Listed below are entries; give the number of lines among them that include "world", and only that number.

(Data supplied)

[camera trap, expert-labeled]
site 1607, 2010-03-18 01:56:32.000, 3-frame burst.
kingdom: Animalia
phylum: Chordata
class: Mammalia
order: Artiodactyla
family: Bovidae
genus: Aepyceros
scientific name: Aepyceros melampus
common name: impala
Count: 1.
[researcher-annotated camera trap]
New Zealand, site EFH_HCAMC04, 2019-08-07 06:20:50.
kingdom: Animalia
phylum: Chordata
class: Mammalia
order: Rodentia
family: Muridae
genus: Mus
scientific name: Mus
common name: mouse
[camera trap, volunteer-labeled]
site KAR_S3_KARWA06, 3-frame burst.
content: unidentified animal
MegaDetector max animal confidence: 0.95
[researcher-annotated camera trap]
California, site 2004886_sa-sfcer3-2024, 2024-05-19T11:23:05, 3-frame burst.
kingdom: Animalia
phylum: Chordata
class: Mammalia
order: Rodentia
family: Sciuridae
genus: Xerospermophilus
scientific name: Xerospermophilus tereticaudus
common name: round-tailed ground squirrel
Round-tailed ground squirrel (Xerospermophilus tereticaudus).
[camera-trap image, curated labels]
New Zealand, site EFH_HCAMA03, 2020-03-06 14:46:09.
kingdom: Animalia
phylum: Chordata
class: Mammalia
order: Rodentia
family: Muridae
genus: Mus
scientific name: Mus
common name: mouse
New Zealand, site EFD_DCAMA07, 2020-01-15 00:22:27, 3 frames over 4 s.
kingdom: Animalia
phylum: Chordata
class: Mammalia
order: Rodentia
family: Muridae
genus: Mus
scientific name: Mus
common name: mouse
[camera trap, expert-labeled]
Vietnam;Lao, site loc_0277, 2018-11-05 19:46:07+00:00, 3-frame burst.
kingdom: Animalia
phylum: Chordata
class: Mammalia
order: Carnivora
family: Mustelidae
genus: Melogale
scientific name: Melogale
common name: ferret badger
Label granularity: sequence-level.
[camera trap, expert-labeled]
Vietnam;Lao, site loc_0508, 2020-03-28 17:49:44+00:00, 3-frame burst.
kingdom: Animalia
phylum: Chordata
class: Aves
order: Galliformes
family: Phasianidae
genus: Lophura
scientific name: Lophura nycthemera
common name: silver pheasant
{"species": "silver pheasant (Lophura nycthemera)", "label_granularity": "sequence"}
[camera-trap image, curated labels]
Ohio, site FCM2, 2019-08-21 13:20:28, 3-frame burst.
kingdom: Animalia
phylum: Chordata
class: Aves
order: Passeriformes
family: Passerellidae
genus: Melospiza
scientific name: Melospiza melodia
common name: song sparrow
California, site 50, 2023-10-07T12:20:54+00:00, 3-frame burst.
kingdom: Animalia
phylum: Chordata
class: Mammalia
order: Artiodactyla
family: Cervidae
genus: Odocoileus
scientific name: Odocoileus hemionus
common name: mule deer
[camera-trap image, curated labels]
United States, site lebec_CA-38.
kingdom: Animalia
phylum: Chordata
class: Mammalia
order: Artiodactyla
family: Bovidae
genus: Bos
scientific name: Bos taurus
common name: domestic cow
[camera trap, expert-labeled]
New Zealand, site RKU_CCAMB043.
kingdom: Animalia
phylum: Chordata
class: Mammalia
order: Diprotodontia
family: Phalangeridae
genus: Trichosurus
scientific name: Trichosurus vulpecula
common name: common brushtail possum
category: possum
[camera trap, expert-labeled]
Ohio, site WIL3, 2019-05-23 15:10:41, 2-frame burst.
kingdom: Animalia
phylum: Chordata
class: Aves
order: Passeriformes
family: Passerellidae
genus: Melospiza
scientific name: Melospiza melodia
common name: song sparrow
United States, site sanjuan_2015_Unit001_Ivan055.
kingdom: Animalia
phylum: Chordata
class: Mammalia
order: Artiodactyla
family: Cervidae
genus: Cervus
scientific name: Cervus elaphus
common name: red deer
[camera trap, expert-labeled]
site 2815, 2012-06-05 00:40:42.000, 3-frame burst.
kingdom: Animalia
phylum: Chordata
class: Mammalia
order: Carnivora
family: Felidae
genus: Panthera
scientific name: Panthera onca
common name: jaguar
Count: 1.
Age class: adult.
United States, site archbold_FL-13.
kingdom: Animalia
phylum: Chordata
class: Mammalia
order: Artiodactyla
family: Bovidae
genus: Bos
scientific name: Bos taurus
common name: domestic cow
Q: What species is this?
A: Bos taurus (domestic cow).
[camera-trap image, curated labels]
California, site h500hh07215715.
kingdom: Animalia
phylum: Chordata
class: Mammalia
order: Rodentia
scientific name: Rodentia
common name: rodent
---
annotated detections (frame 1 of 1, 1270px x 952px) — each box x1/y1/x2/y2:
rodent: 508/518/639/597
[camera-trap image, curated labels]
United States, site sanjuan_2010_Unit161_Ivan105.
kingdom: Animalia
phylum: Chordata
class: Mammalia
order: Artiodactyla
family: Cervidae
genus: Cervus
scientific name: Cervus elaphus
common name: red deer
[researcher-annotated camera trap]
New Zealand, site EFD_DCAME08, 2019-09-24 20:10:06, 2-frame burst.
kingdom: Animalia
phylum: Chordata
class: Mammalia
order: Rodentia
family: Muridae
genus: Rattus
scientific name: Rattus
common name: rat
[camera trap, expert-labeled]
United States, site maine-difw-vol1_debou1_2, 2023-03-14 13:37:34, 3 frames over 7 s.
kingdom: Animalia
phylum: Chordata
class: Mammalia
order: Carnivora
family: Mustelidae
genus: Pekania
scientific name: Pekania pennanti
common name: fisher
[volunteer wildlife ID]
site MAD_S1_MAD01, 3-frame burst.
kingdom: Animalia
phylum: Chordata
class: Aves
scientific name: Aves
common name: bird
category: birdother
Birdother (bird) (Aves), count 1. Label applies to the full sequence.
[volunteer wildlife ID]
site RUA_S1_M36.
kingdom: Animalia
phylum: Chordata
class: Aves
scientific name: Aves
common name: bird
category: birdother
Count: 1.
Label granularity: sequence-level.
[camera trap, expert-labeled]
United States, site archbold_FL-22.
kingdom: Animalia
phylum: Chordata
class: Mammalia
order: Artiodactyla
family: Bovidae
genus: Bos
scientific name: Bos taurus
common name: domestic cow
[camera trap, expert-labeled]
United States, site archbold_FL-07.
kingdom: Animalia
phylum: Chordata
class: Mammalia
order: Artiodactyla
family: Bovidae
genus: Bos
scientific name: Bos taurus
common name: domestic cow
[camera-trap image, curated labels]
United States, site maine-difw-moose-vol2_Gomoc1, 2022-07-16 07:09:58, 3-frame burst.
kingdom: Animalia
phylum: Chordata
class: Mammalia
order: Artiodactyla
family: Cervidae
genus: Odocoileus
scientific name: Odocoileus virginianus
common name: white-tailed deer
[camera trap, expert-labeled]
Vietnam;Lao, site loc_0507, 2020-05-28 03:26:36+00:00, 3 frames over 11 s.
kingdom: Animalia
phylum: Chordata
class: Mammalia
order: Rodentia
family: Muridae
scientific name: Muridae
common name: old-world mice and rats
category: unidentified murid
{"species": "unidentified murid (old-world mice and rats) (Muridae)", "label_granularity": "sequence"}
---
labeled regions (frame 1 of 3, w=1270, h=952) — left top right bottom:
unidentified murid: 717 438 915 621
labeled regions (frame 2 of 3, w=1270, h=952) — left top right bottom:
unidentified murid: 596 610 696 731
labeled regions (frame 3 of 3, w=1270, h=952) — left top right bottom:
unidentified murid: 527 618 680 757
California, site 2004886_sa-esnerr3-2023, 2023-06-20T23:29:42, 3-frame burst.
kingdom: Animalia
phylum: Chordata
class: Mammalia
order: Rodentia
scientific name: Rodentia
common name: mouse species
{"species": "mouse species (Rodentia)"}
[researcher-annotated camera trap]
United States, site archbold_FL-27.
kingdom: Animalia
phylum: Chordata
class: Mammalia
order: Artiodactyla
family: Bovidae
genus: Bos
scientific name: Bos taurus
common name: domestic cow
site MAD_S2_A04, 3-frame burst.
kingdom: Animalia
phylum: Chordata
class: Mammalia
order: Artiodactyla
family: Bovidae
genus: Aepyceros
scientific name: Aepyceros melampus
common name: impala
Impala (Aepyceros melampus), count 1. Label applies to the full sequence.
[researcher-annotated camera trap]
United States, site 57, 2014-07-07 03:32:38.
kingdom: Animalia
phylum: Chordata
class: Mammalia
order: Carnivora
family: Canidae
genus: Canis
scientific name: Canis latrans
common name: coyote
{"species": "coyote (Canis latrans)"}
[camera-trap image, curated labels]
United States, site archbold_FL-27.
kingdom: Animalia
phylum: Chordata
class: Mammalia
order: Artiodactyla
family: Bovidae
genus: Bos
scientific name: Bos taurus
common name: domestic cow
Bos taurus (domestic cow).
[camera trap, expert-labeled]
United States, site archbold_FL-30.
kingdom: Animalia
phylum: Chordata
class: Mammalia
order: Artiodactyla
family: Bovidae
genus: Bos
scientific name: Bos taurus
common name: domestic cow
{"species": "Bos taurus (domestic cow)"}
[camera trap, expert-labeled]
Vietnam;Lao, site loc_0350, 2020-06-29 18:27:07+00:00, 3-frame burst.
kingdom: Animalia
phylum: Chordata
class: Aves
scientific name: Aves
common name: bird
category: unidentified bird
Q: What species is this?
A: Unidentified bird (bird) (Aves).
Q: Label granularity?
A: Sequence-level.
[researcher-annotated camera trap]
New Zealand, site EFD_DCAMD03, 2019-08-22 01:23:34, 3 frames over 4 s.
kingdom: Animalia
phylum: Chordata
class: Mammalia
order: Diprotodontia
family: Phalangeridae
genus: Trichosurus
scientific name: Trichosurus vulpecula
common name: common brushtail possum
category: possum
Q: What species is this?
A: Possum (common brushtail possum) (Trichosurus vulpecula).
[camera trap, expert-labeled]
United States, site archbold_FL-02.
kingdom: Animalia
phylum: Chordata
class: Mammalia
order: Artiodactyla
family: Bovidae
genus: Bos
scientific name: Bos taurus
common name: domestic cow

(End Data supplied)

Exercise result: 2